Zarzuty mobbingu i popełnienia plagiatu na UMK [dokumenty]
Czy pracownicy administracji w Collegium Medicum UMK byli mobbingowani? To wyjaśni prokuratura. Podobnie jak sprawę plagiatu sprzed lat.
Obie sprawy budzą wiele emocji i kontrowersji. Ta dotycząca mobbingu ujrzała światło dzienne wczoraj.
- Rektor UMK prof. Andrzej Tretyn postanowił zawiadomić prokuraturę o podejrzeniu popełnienia przestępstwa polegającego na naruszeniu praw pracowniczych przez zastępcę kanclerza ds. Collegium Medicum, panią Magdalenę Brończyk - informuje dr Marcin Czyżniewski, rzecznik UMK.
Powodem decyzji rektora były wyniki kontroli przeprowadzonej przez Państwową Inspekcję Pracy w CM UMK. - Wcześniej do rektora dotarły informacje od pracowników administracji, którzy skarżyli się na mobbing na uczelni. Miał być on prowadzony przez Magdalenę Brończyk. Rektor zwrócił się w tej sprawie do PIP - wyjaśnia rzecznik.
PIP przeprowadziła kontrolę, której towarzyszyła ankieta wśród pracowników CM UMK. Jak się dowiedzieliśmy, ponad 70 proc. ankietowanych potwierdziło, że dochodziło do zachowań świadczących o mobbingu. Chodziło m.in. o nierówne traktowanie w wynagradzaniu i przyznawaniu urlopów, zmuszanie do podpisywania niektórych dokumentów, niesprawiedliwe ocenianie, a także agresję słowną.
Niektórzy wskazywali na problemy zdrowotne, z jakimi zmagali się w związku z mobbingiem. Większość ankietowanych odpowiedziała też twierdząco na pytanie, czy do zachowań wskazujących na mobbing dochodziło w okresie dłuższym niż 6 miesięcy.
PIP poinformowała, że oficjalne wyniki kontroli przeprowadzonej w CM UMK przedstawi dziś. Jak się natomiast dowiedzieliśmy w Prokuraturze Bydgoszcz Północ, 20 stycznia wpłynęło tam zawiadomienie.
- Dostaliśmy doniesienie od osoby fizycznej - byłego pracownika Collegium Medicum - mówi prokurator Adam Lis. - Chodziło o nieprawidłowości przy przekazywaniu majątku CM dla jednego ze szpitali. Poza tym osoba, która złożyła doniesienie, uważała też, że została niesłusznie zwolniona z pracy. Słowo mobbing jednak tam nie padło. Trwają czynności sprawdzające.
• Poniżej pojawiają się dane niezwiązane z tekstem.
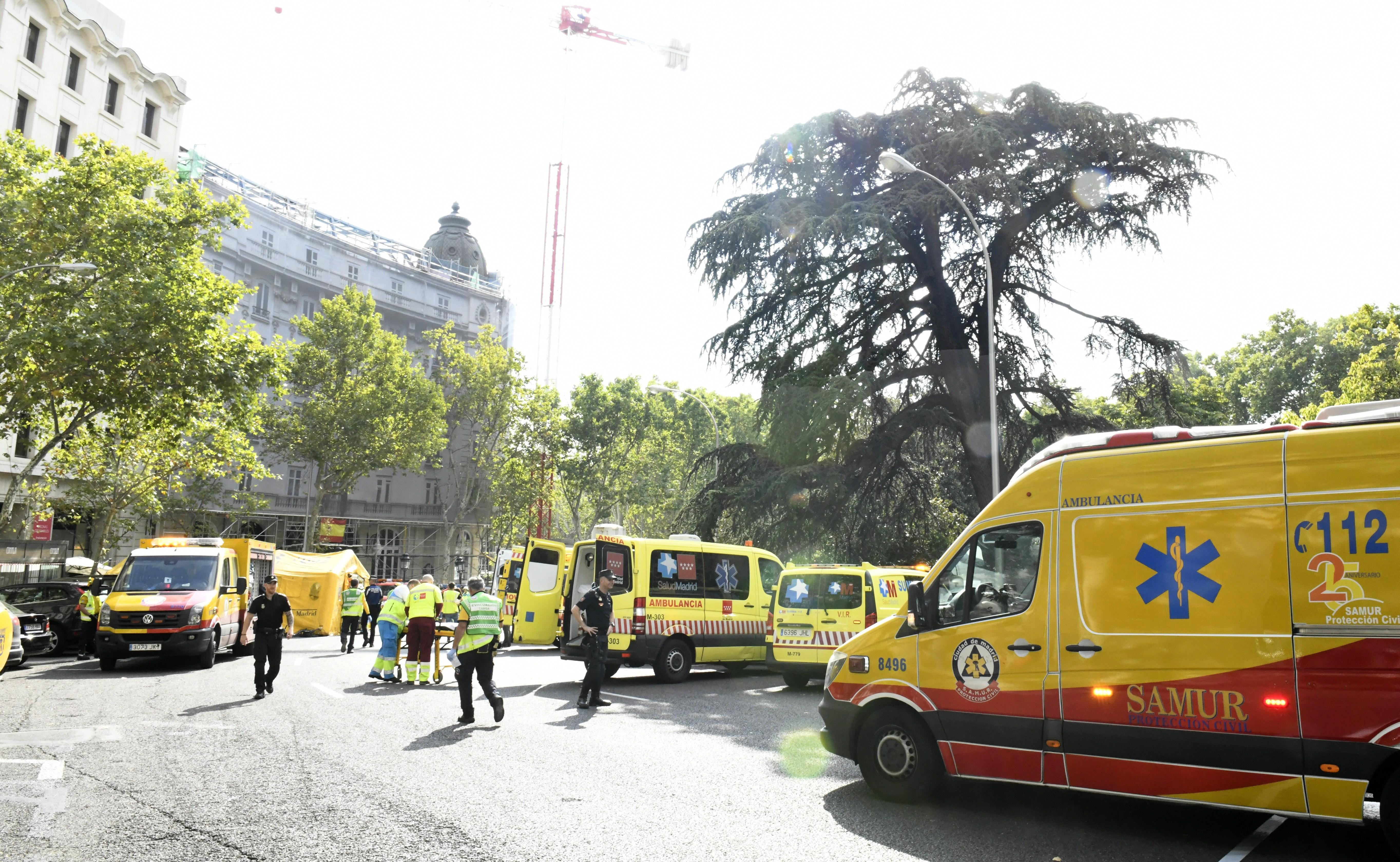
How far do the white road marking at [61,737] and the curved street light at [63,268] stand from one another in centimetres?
1095

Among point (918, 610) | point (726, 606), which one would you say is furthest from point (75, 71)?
point (918, 610)

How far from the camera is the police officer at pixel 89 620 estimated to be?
17.5m

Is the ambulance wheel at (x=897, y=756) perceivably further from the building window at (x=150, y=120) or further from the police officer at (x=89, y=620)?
the building window at (x=150, y=120)

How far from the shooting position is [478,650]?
9984mm

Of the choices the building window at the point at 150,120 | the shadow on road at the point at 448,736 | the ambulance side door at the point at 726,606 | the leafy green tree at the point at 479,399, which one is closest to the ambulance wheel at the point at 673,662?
the ambulance side door at the point at 726,606

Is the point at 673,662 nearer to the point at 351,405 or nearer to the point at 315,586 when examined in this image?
the point at 315,586

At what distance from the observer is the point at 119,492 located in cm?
3023

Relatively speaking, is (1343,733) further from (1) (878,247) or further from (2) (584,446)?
(2) (584,446)

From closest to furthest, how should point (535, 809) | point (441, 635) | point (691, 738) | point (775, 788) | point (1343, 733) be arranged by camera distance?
point (1343, 733)
point (535, 809)
point (775, 788)
point (691, 738)
point (441, 635)

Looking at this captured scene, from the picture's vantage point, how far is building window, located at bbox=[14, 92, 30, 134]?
31.7 meters

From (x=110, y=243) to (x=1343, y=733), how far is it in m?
21.4

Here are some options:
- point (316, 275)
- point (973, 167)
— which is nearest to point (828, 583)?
point (973, 167)

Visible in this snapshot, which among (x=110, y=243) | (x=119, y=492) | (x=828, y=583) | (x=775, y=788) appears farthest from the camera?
(x=119, y=492)

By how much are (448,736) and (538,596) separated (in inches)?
388
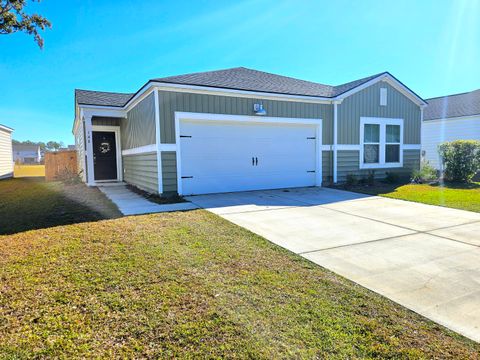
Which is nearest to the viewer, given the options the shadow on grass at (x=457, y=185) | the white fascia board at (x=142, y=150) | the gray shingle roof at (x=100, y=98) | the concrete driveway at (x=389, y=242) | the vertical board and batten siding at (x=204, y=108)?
the concrete driveway at (x=389, y=242)

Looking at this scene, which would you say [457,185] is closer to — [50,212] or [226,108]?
[226,108]

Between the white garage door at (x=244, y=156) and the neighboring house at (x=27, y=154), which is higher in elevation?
the neighboring house at (x=27, y=154)

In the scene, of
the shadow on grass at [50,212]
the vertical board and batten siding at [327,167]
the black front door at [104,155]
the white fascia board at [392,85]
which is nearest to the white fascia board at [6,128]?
the black front door at [104,155]

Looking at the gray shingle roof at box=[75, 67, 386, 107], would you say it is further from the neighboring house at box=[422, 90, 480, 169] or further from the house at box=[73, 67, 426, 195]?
the neighboring house at box=[422, 90, 480, 169]

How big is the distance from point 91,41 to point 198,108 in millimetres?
7428

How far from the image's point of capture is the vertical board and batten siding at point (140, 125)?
864 centimetres

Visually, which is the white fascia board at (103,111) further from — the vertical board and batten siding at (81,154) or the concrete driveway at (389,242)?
the concrete driveway at (389,242)

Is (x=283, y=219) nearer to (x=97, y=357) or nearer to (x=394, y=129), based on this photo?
(x=97, y=357)

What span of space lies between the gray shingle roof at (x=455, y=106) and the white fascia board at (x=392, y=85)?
7.09 metres

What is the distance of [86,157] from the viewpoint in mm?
12180

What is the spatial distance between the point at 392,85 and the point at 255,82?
5.64 metres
Rzecznik UMK podkreślił, że zawiadomienie zostanie skierowane przez rektora do prokuratury w najbliższych dniach. Magdalena Brończyk przebywa natomiast na dłuższym zwolnieniu lekarskim.
Zawieszony w obowiązkach został natomiast prof. Tomasz Justyński, dziekan Wydziału Prawa i Administracji UMK.
Prokuratura Okręgowa w Gdańsku poinformowała bowiem uczelnię o zamiarze przedstawienia prof. Justyń- skiemu zarzutów w związku z plagiatem, jakiego miał się dopuścić. Chodziło o monografię „Prawo do kontaktów z dzieckiem w prawie polskim i obcym” wydaną w kwietniu 2011 roku.
Niedługo później, bo w grudniu 2011 r., do toruńskiej uczelni zwróciła się prof. Wanda Stojanowska z Uniwersytetu Kardynała Wyszyńskiego. W swoim piśmie informowała, że w monografii dopatrzyła się znamion plagiatu. Toruńskiemu prawnikowi nierzetelność naukową zarzucił też ks. Mirosław Kosek w „Państwie i Prawie”. Stwierdził, że dziekan zbyt często korzysta w niej z niemieckiej monografii Nataschy Schulze. Profesor Justyński odrzucał zarzuty.
Sprawa trafiła do Prokuratury Okręgowej w Gdańsku. - Wyjaśniana jest od kilku lat, ponieważ chodzi o osobę i książkę z zagranicy - wyjaśnia dr Mariusz Czyżniewski. - Prokuratura musiała również skontaktować się z panią profesor, przebywającą w Stanach Zjednoczonych. W poniedziałek otrzymaliśmy pismo z Prokuratury Okręgowej w Gdańsku, że zarzut popełnienia plagiatu jest wysoce prawdopodobny.
W związku z tym rektor zdecydował o zawieszeniu prof. Justyńskiego w prawach nauczyciela akademickiego i dziekana Wydziału Prawa i Administracji UMK na sześć miesięcy.
Obowiązki dziekana tego wydziału rektor powierzył natomiast obecnemu prodziekanowi, prof. Arkadiuszowi Lachowi.